What interests Hoyles is a permanent dilemma that has its roots in the great unresolved tension in Enlightenment thought: the conflict between radical individualism and a dream of reconstructing humanity according to the dictates of Universal Reason. The paradigmatic figures in his discussion thus become Dostoevsky's "Underground Man" and "Grand Inquisitor." In Hoyles' reading of history, the "totalitarian experience" is recorded as an ongoing struggle between the alienated writer-as-Underground-Man and the various Grand Inquisitors who would compel him to sacrifice his solipsistic freedom in the name of comfortable socialization or self-satisfied conformity.
Hoyles traces this conflict in three stages: from its adumbration in Rousseau and crystallization in Dostoevsky, through its flowering in the anti-utopias of Zamyatin, Huxley, and Orwell, to its weird climax in Kafka's life and works. The author cheerfully admits to the holes in this line-up (where, for instance, are Mayakovsky, Brecht, Platonov, Gombrowicz?) and in a prefatory "Introduction and Concluding Unscientific Postscript," he invites his readers to fill in the gaps for themselves.
A left-wing Brit of the Trotskyite persuasion, Hoyles makes no bones about his politics. Readers (like this reviewer) who do not share his political tastes may well be put off. Don't be. Along with the "lip-service to critical Marxism" (his own characterization) beats the generous heart a self-described "humanist" and "surrealist" who finds in the disturbing contours of the absurd a bastion against a pervasive "totalitarianism of everyday life." There is also more than a touch of old-time new-critical religion in his warning that "critical twiddle-twaddle is no substitute for close attention to the text and that attention at all times should be both reverent and skeptical."

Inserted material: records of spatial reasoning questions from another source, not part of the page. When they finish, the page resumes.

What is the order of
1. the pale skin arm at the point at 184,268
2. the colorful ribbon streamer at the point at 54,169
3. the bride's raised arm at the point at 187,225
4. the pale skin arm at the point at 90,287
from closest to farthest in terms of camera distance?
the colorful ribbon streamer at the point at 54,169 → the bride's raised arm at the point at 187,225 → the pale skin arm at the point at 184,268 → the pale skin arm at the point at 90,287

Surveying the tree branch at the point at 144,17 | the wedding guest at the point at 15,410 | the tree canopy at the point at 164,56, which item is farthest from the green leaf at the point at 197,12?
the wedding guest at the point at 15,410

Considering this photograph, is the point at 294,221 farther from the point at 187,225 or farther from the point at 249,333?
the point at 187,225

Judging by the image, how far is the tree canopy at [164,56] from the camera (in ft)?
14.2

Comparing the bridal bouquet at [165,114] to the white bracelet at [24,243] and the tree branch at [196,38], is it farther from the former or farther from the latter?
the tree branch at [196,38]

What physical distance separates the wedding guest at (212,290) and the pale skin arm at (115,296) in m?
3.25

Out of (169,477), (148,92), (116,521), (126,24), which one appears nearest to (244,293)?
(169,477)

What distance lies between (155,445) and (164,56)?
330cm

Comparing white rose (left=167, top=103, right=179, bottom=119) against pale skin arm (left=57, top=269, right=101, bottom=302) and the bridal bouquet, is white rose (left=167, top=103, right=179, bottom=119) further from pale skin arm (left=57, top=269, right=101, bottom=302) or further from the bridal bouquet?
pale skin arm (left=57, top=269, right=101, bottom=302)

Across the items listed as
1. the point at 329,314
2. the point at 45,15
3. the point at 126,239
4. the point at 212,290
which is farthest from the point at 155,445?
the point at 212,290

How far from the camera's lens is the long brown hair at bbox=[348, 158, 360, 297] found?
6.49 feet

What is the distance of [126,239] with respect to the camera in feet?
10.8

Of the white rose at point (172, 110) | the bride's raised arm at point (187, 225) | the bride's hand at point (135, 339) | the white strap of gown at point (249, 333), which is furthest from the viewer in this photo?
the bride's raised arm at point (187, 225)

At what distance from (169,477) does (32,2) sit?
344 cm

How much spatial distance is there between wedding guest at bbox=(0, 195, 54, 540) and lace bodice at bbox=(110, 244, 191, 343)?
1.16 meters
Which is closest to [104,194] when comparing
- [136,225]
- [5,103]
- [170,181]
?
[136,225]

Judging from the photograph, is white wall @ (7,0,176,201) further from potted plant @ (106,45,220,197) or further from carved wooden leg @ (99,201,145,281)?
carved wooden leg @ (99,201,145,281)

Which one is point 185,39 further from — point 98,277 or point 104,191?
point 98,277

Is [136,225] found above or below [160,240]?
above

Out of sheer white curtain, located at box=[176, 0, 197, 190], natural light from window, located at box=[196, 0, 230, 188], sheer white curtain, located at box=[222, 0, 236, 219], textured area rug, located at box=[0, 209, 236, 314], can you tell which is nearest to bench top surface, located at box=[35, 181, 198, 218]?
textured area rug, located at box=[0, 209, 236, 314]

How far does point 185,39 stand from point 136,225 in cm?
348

Whatever its faults, Hoyles' syncretic approach to his subject proves extraordinarily productive. Although his discussion of We will at first seem familiar, his approach from the left is perhaps better attuned to Zamyatin's thoroughgoing radicalism than that of those more conservative American slavists (myself included) who tend to domesticate it as a normative liberal individualism. His own humanistic, class-conscious radicalism provides a superb vantage point for tracing the connections between the revolutionary Orwell of The Road to Wiggin Pier and the antitotalitarian Orwell of 1984. Similarly, his discussion of Kafka ("a succinct introduction to one of the world's great writers") never drifts into pure [End Page 464] psychoanalysis or arid metaphysical speculation, but makes a compelling case for reading his work as a profound form of satire. In short, everyone will find something to object to in this book, but no one should overlook its virtues.